Juan Quiñónez

Personal information
- Full name: Juan Luis Quiñonez Lopez
- Date of birth: 14 June 1987 (age 37)
- Place of birth: Lima, Peru
- Height: 1.79 m (5 ft 10 in)
- Position(s): Forward

Team information
- Current team: FBC Melgar
- Number: 9

Youth career
- Sporting Cristal

Senior career*
- Years: Team / Apps / (Gls)
- 2005: Sporting Cristal
- 2006–2007: Universidad San Marcos
- 2007–2008: Sport Boys
- 2008–2009: Sporting Cristal / 15 / (0)
- 2010–: José Gálvez FBC / 17 / (1)
- 2011–: FBC Melgar / 1 / (0)

= Juan Quiñónez =

Peruvian footballer (born 1987)

Juan Luis Quiñonez Lopez (born 14 May 1987 in Lima) is a Peruvian footballer who plays as a forward. He currently plays for FBC Melgar in the Peruvian First Division.

==Career==
Juan Quiñónez started his career playing in the youth divisions of Sporting Cristal. In 2005, he debuted with the first team.
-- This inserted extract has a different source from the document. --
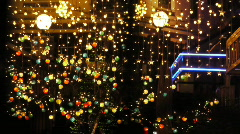 Night club decorated with lights and adornments for christmas 1 Stock Footage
In 2006, he transferred to Universidad San Marcos in the 2nd division, playing with them until the first half of 2007. He later transferred to Sport Boys staying until 2008. In 2009, he transferred to his current club Sporting Cristal.

Quiñónez was part of the U-20 Peru squad that played in the 2007 South American Youth Championship.